Of Glaciers and Melt Patterns

On January 28, 2008, in General, by Neil Stevens

Panicked supporters of radical changes to our national economy have for some time pointed to the “startling” decline of the Pine Island Glacier in western Antarctica as proof that our oceans are heating us to death! Icebergs! Cracks! The sky is falling, and only Al Gore can save us!

Of course, the stock response to that has been to point over to the other side of the continent, where in the east, the icecap’s been thickening for over a decade. This duality has seen no clear resolution, as global oceanic temperature change should either melt all glaciers, or none.

However new research may resolve this. It turns out there’s a volcano near the Pine Island Glacier, one that erupted so strongly about 2,200 years ago that it broke through all the ice and covered the region in ash. We know this because of radar research, oddly enough, as a plane overhead aims radio signals at the ice below, and uses the echoes to determine what’s underneath and at what depth. The ash was thick enough under the ice that it was mistaken for rock!

From this, researchers have speculated that since the volcano is still there, under the ice, there is some heat there. And that heat, perhaps with some lava now and then even, will melt ice, explaining why this one glacier has the Gilligans in a panic, despite things looking fine on the Other Side of the Island.
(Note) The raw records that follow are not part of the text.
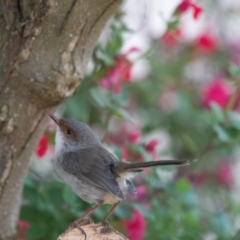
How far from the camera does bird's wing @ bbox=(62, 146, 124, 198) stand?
275 centimetres

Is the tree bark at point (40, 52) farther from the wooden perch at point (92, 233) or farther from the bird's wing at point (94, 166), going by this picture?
Answer: the wooden perch at point (92, 233)

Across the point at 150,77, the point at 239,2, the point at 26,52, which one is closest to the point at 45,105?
the point at 26,52

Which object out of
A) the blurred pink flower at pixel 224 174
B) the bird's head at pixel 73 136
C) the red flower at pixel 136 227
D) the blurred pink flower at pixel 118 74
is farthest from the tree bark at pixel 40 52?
the blurred pink flower at pixel 224 174

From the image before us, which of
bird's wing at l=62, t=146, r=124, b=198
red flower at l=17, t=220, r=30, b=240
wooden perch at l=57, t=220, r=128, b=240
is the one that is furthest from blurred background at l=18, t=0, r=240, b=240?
wooden perch at l=57, t=220, r=128, b=240

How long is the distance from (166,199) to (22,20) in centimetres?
147

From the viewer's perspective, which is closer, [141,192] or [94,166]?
[94,166]

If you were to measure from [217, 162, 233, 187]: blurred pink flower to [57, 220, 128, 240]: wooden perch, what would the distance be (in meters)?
2.91

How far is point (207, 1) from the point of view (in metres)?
5.23

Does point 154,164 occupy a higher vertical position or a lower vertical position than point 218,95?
higher

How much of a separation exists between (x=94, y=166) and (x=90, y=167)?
21 mm

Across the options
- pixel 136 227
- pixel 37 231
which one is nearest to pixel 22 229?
pixel 37 231

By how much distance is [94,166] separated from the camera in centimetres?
284

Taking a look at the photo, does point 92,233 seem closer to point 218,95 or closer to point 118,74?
point 118,74

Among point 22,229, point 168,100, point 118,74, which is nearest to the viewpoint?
point 22,229
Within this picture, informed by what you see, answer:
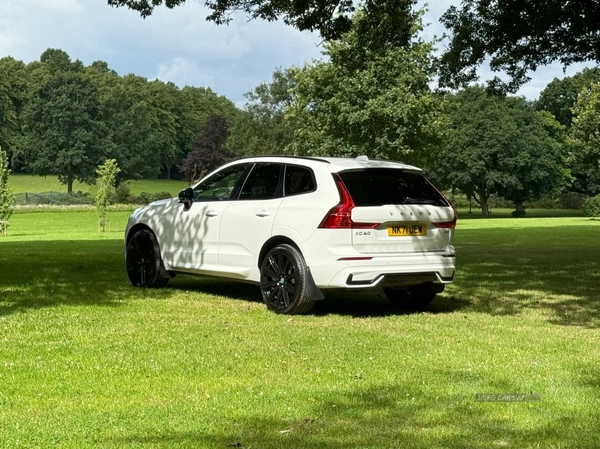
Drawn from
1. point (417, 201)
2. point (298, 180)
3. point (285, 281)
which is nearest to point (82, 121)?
point (298, 180)

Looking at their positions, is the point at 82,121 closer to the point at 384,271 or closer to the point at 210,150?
the point at 210,150

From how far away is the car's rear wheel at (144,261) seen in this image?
1252 centimetres

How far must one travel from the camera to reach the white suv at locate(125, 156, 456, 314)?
9797 mm

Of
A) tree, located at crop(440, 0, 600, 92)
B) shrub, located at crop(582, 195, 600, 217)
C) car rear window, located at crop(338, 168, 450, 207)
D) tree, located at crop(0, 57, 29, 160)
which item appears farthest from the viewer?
tree, located at crop(0, 57, 29, 160)

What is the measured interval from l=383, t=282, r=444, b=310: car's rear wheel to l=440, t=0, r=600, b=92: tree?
7.63m

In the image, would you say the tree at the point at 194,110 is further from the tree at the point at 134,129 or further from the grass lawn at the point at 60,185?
the grass lawn at the point at 60,185

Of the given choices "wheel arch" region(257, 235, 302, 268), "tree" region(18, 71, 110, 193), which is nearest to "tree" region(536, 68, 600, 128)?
"tree" region(18, 71, 110, 193)

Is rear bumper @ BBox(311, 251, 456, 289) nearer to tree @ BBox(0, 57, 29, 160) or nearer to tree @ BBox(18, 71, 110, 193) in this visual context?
tree @ BBox(18, 71, 110, 193)

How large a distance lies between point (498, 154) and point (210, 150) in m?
45.3

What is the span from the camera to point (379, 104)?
155 feet

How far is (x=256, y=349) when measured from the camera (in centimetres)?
772

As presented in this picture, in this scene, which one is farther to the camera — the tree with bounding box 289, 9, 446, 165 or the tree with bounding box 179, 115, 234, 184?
the tree with bounding box 179, 115, 234, 184

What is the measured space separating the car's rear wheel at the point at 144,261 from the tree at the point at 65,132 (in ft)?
290

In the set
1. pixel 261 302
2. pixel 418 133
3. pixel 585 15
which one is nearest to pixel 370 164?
pixel 261 302
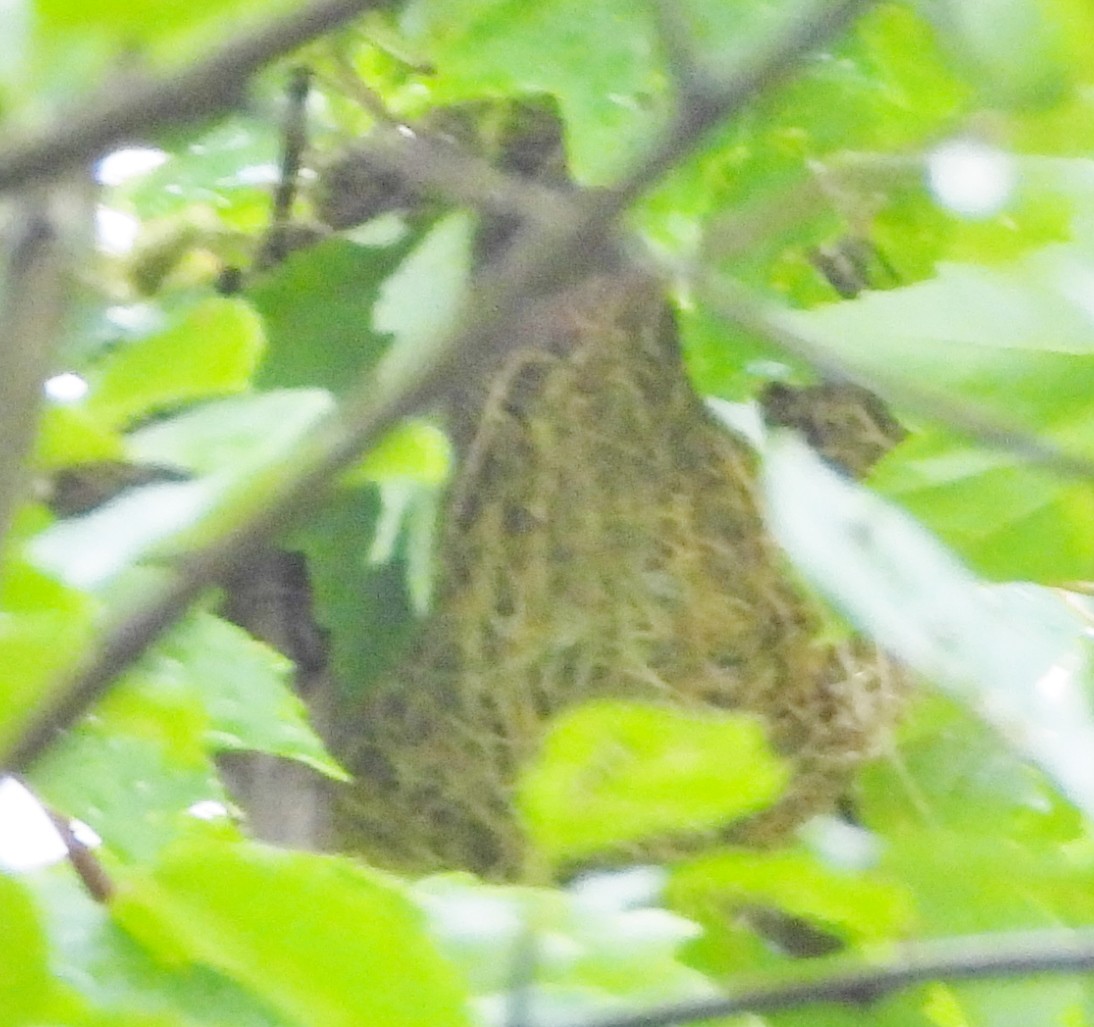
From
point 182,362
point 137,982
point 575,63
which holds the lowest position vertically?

As an aside, I find it fascinating that the International Herald Tribune finds it necessary to ask David Vaughan about ocean temperatures also causing ice to melt. Vaughan, who co-wrote the Antarctic volcano article in Nature Geoscience, of course gave them the necessary reassurances. They don’t bother to check his profile, though, which shows how his career depends on that being true! His research focus is on “the role of ice sheets in the Earth system and the societal threat of climate change and rising sea levels.” If the glaciers aren’t melting due to systemic change, then he’s out of a job, so of course he’s going to minimize an inconvenient finding!

Understanding the difference between fact and opinion is critical in analyzing scientific research. And while one study is certainly not enough to draw any firm conclusions, this new research has given us something new to consider. If the oceans are likely to rise as high as the alarmists would have us believe, it would be grossly irresponsible to put on blinders and work only one theory of melting. Further research must be done on polar volcanoes by open-minded scientists, if we are to get satisfactory resolution of this theory.